[Guy Mannering or The Astrologer Complete by Sir Walter Scott]@TWC D-Link bookGuy Mannering or The Astrologer Complete CHAPTER VI 5/8
He wrought his miracles like a second Duke Humphrey; and by the influence of the beadle's rod caused the lame to walk, the blind to see, and the palsied to labour.
He detected poachers, black-fishers, orchard-breakers, and pigeon-shooters; had the applause of the bench for his reward, and the public credit of an active magistrate. All this good had its rateable proportion of evil.
Even an admitted nuisance of ancient standing should not be abated without some caution. The zeal of our worthy friend now involved in great distress sundry personages whose idle and mendicant habits his own lachesse had contributed to foster, until these habits had become irreclaimable, or whose real incapacity for exertion rendered them fit objects, in their own phrase, for the charity of all well-disposed Christians.

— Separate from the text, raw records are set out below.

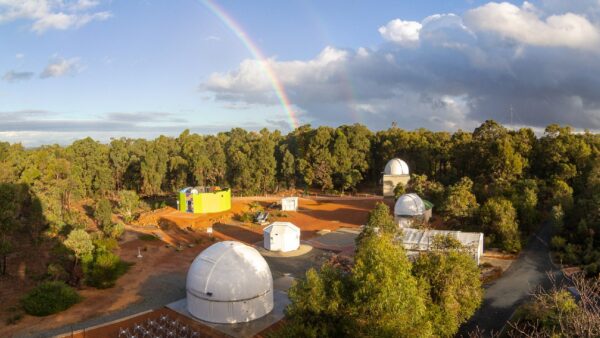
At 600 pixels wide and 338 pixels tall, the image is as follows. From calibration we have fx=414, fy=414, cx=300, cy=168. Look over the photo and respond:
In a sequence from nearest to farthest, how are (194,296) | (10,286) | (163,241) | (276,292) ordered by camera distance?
(194,296)
(276,292)
(10,286)
(163,241)

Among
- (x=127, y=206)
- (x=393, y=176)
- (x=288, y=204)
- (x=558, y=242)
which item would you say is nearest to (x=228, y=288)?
(x=558, y=242)

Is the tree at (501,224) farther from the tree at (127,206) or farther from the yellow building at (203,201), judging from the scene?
the tree at (127,206)

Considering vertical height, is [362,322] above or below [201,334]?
above

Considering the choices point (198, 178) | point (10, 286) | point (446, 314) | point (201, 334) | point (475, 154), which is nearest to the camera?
point (446, 314)

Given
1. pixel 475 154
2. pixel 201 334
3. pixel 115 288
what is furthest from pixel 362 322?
pixel 475 154

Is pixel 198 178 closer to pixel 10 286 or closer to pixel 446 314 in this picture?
pixel 10 286

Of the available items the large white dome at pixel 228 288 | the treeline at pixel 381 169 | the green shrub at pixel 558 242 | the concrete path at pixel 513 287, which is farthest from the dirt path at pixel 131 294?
the green shrub at pixel 558 242

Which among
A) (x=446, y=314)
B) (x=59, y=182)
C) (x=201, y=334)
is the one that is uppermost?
(x=59, y=182)

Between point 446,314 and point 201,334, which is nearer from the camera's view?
point 446,314

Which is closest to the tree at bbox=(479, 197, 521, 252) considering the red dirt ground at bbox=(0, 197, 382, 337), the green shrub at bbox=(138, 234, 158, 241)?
the red dirt ground at bbox=(0, 197, 382, 337)
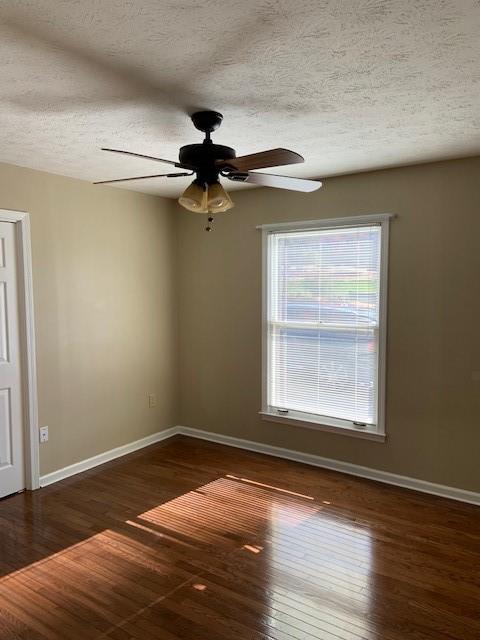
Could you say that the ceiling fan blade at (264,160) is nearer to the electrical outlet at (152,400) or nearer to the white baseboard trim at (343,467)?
the white baseboard trim at (343,467)

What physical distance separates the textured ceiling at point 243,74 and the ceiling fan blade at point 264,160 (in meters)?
0.31

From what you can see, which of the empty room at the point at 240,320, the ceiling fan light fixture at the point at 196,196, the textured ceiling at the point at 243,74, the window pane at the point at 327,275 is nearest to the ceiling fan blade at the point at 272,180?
the empty room at the point at 240,320

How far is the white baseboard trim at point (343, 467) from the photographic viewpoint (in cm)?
357

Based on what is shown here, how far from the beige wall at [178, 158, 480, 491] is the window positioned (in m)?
0.10

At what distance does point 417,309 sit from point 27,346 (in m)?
2.96

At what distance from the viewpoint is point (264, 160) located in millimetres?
2166

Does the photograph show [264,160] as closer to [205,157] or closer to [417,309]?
[205,157]

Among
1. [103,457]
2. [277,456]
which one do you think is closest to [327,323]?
[277,456]

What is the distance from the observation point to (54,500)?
3.54m

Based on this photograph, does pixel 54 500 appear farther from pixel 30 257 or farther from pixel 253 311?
pixel 253 311

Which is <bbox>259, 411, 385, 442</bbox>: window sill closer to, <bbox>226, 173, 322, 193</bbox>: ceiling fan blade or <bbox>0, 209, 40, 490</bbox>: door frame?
<bbox>0, 209, 40, 490</bbox>: door frame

The 'long-remembered beggar,' who for twenty years had made his regular rounds within the neighbourhood, received rather as an humble friend than as an object of charity, was sent to the neighbouring workhouse.
The decrepit dame, who travelled round the parish upon a hand-barrow, circulating from house to house like a bad shilling, which every one is in haste to pass to his neighbour,--she, who used to call for her bearers as loud, or louder, than a traveller demands post-horses,--even she shared the same disastrous fate.